Batch video inference notebook and script for mPLUG-Owl. Very barebones, but makes it quick to start using the model. Video inference with the default settings takes 15-16 GB VRAM. Lowering the num_frames to 16 or 12 (which may also have better performance) may make it easier for 16GB graphics cards.
Use the install-mpeg-owl.ipynb
notebook to install mPlug-Owl. If there are issues refer to the Main Repo.
The script replaces the model weights due to the HF model being out of date due to a NaN bug
If you place the videos files you would like processed in the "videos" folder you can run the mplug-owl-inference.py
script to process all the videos in the folder. Otherwise you can pass arguments to the script to process a different folder.

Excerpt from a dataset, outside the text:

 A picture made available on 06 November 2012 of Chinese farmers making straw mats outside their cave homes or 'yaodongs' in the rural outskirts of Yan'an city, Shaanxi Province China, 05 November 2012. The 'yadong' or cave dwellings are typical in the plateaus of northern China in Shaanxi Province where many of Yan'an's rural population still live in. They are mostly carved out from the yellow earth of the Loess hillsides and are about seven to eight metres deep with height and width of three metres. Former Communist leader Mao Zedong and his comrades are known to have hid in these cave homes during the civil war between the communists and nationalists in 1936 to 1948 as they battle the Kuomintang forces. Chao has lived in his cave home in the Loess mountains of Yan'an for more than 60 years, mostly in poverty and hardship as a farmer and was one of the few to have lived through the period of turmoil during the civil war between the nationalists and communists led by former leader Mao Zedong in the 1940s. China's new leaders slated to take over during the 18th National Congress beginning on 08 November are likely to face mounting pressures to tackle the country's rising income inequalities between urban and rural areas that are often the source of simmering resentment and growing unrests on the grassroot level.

usage: mplug-owl-inference
options:
> -h, --help show this help message and exit
> -f FOLDER, --folder FOLDER
Folder containing videos to caption
> -j JSON, --json JSON
JSON file to save captions to
> -m MAX_LENGTH, --max-length MAX_LENGTH
Max length of captions
> -k TOP_K, --top-k TOP_K
Top k for sampling
> -n NUM_FRAMES, --num-frames NUM_FRAMES
Number of frames to process
> -s SKIP_EXISTING, --skip-existing SKIP_EXISTING
Skip videos that already exist in the JSON
> -D PROMPT, --prompt PROMPT
The main descriptive prompt for the video
> -C PROMPT_CLASSIFICATION, --prompt-classification
The main classifier prompt for the video